- WORK TO BE COMPLETED
Return each line below exactly as it reads, and omit any image in it.
[EXERCISE DATA — start]
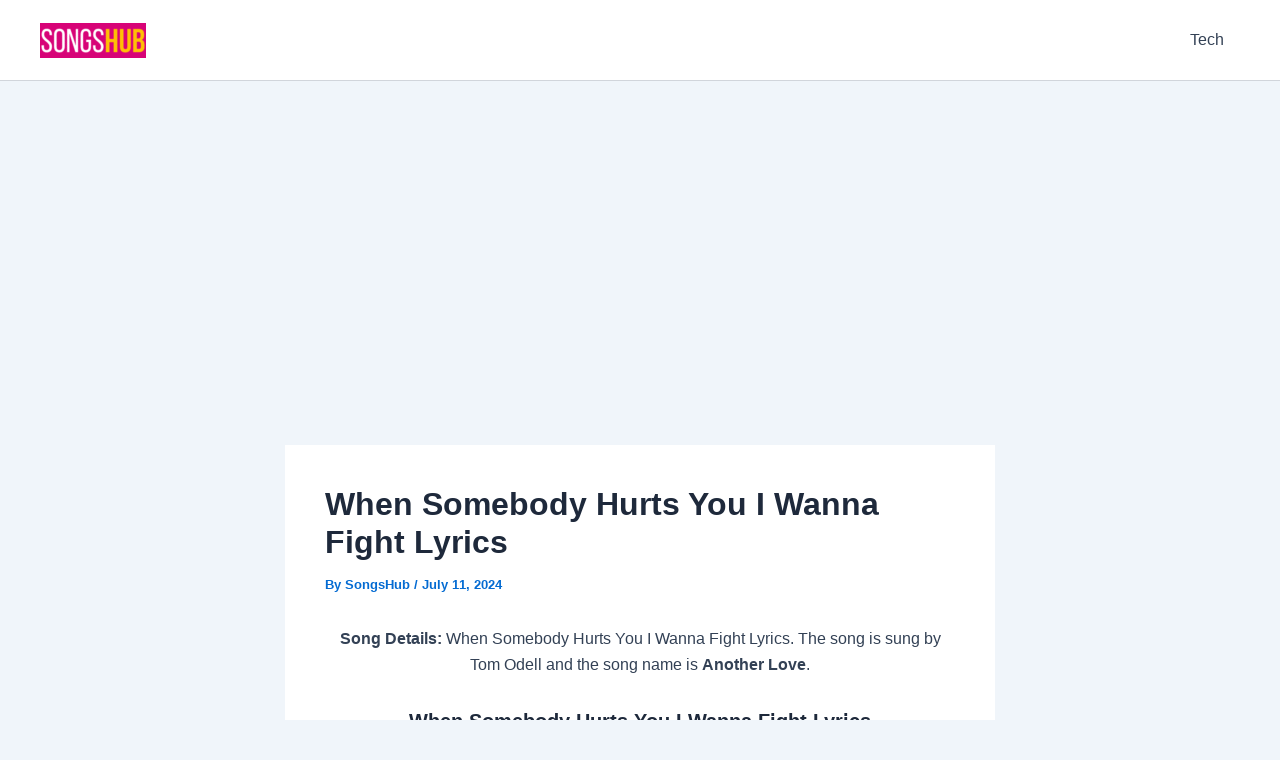

--- FILE ---
content_type: text/html; charset=utf-8
request_url: https://www.google.com/recaptcha/api2/aframe
body_size: 259
content:
<!DOCTYPE HTML><html><head><meta http-equiv="content-type" content="text/html; charset=UTF-8"></head><body><script nonce="olqvEDRtpGkNUrZz4WiqJQ">/** Anti-fraud and anti-abuse applications only. See google.com/recaptcha */ try{var clients={'sodar':'https://pagead2.googlesyndication.com/pagead/sodar?'};window.addEventListener("message",function(a){try{if(a.source===window.parent){var b=JSON.parse(a.data);var c=clients[b['id']];if(c){var d=document.createElement('img');d.src=c+b['params']+'&rc='+(localStorage.getItem("rc::a")?sessionStorage.getItem("rc::b"):"");window.document.body.appendChild(d);sessionStorage.setItem("rc::e",parseInt(sessionStorage.getItem("rc::e")||0)+1);localStorage.setItem("rc::h",'1768547711663');}}}catch(b){}});window.parent.postMessage("_grecaptcha_ready", "*");}catch(b){}</script></body></html>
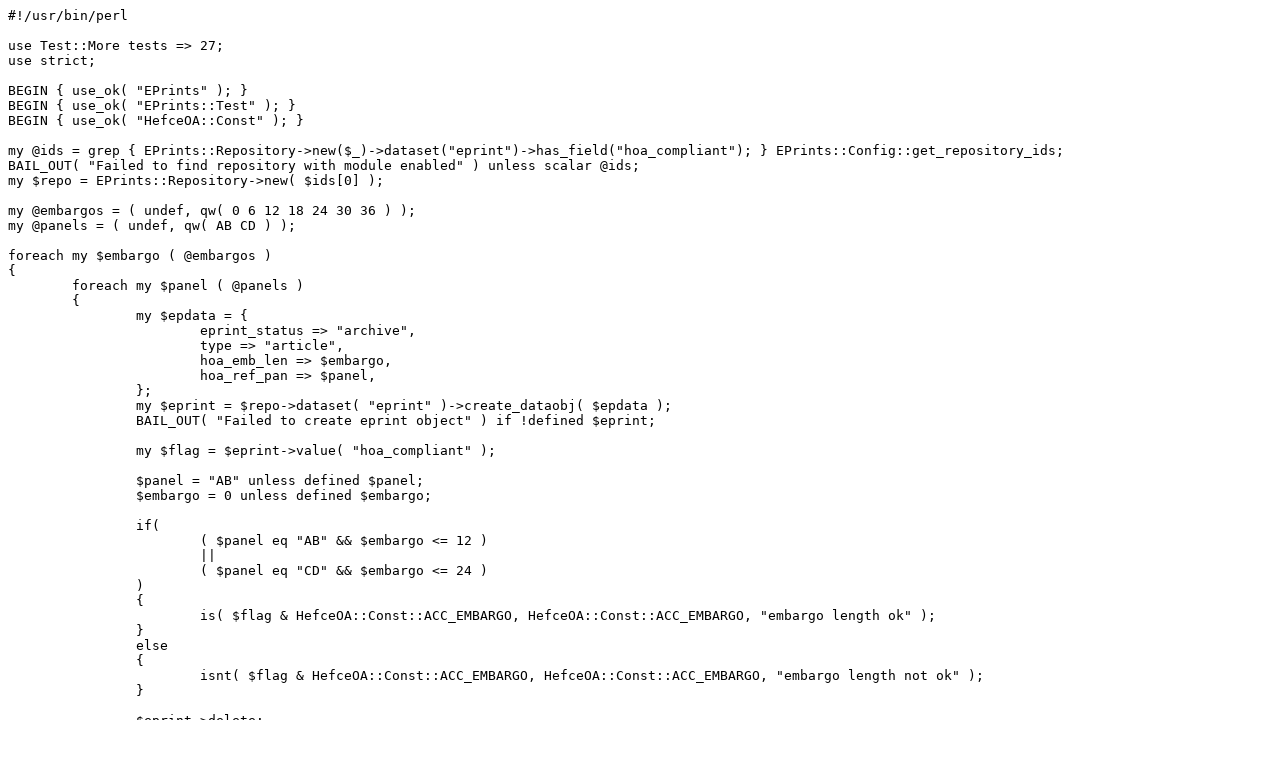

--- FILE ---
content_type: text/x-perl
request_url: https://bazaar.eprints.org/1160/1/epm/hefce_oa/tests/ACC_EMBARGO.t
body_size: 1327
content:
#!/usr/bin/perl

use Test::More tests => 27;
use strict;

BEGIN { use_ok( "EPrints" ); }
BEGIN { use_ok( "EPrints::Test" ); }
BEGIN { use_ok( "HefceOA::Const" ); }

my @ids = grep { EPrints::Repository->new($_)->dataset("eprint")->has_field("hoa_compliant"); } EPrints::Config::get_repository_ids;
BAIL_OUT( "Failed to find repository with module enabled" ) unless scalar @ids;
my $repo = EPrints::Repository->new( $ids[0] );

my @embargos = ( undef, qw( 0 6 12 18 24 30 36 ) );
my @panels = ( undef, qw( AB CD ) );

foreach my $embargo ( @embargos )
{
	foreach my $panel ( @panels )
	{
		my $epdata = {
			eprint_status => "archive",
			type => "article",
			hoa_emb_len => $embargo,
			hoa_ref_pan => $panel,
		};
		my $eprint = $repo->dataset( "eprint" )->create_dataobj( $epdata );
		BAIL_OUT( "Failed to create eprint object" ) if !defined $eprint;

		my $flag = $eprint->value( "hoa_compliant" );

		$panel = "AB" unless defined $panel;
		$embargo = 0 unless defined $embargo;

		if( 
			( $panel eq "AB" && $embargo <= 12 )
			||
			( $panel eq "CD" && $embargo <= 24 )
		)
		{
			is( $flag & HefceOA::Const::ACC_EMBARGO, HefceOA::Const::ACC_EMBARGO, "embargo length ok" );
		}
		else
		{
			isnt( $flag & HefceOA::Const::ACC_EMBARGO, HefceOA::Const::ACC_EMBARGO, "embargo length not ok" );
		}

		$eprint->delete;
	}
}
[EXERCISE DATA — finish]
- RESULT OF THE EXERCISE
--- FILE ---
content_type: text/html; charset=utf-8
request_url: https://www.google.com/recaptcha/api2/aframe
body_size: 259
content:
<!DOCTYPE HTML><html><head><meta http-equiv="content-type" content="text/html; charset=UTF-8"></head><body><script nonce="olqvEDRtpGkNUrZz4WiqJQ">/** Anti-fraud and anti-abuse applications only. See google.com/recaptcha */ try{var clients={'sodar':'https://pagead2.googlesyndication.com/pagead/sodar?'};window.addEventListener("message",function(a){try{if(a.source===window.parent){var b=JSON.parse(a.data);var c=clients[b['id']];if(c){var d=document.createElement('img');d.src=c+b['params']+'&rc='+(localStorage.getItem("rc::a")?sessionStorage.getItem("rc::b"):"");window.document.body.appendChild(d);sessionStorage.setItem("rc::e",parseInt(sessionStorage.getItem("rc::e")||0)+1);localStorage.setItem("rc::h",'1768547711663');}}}catch(b){}});window.parent.postMessage("_grecaptcha_ready", "*");}catch(b){}</script></body></html>

--- FILE ---
content_type: text/x-perl
request_url: https://bazaar.eprints.org/1160/1/epm/hefce_oa/tests/ACC_EMBARGO.t
body_size: 1327
content:
#!/usr/bin/perl

use Test::More tests => 27;
use strict;

BEGIN { use_ok( "EPrints" ); }
BEGIN { use_ok( "EPrints::Test" ); }
BEGIN { use_ok( "HefceOA::Const" ); }

my @ids = grep { EPrints::Repository->new($_)->dataset("eprint")->has_field("hoa_compliant"); } EPrints::Config::get_repository_ids;
BAIL_OUT( "Failed to find repository with module enabled" ) unless scalar @ids;
my $repo = EPrints::Repository->new( $ids[0] );

my @embargos = ( undef, qw( 0 6 12 18 24 30 36 ) );
my @panels = ( undef, qw( AB CD ) );

foreach my $embargo ( @embargos )
{
	foreach my $panel ( @panels )
	{
		my $epdata = {
			eprint_status => "archive",
			type => "article",
			hoa_emb_len => $embargo,
			hoa_ref_pan => $panel,
		};
		my $eprint = $repo->dataset( "eprint" )->create_dataobj( $epdata );
		BAIL_OUT( "Failed to create eprint object" ) if !defined $eprint;

		my $flag = $eprint->value( "hoa_compliant" );

		$panel = "AB" unless defined $panel;
		$embargo = 0 unless defined $embargo;

		if( 
			( $panel eq "AB" && $embargo <= 12 )
			||
			( $panel eq "CD" && $embargo <= 24 )
		)
		{
			is( $flag & HefceOA::Const::ACC_EMBARGO, HefceOA::Const::ACC_EMBARGO, "embargo length ok" );
		}
		else
		{
			isnt( $flag & HefceOA::Const::ACC_EMBARGO, HefceOA::Const::ACC_EMBARGO, "embargo length not ok" );
		}

		$eprint->delete;
	}
}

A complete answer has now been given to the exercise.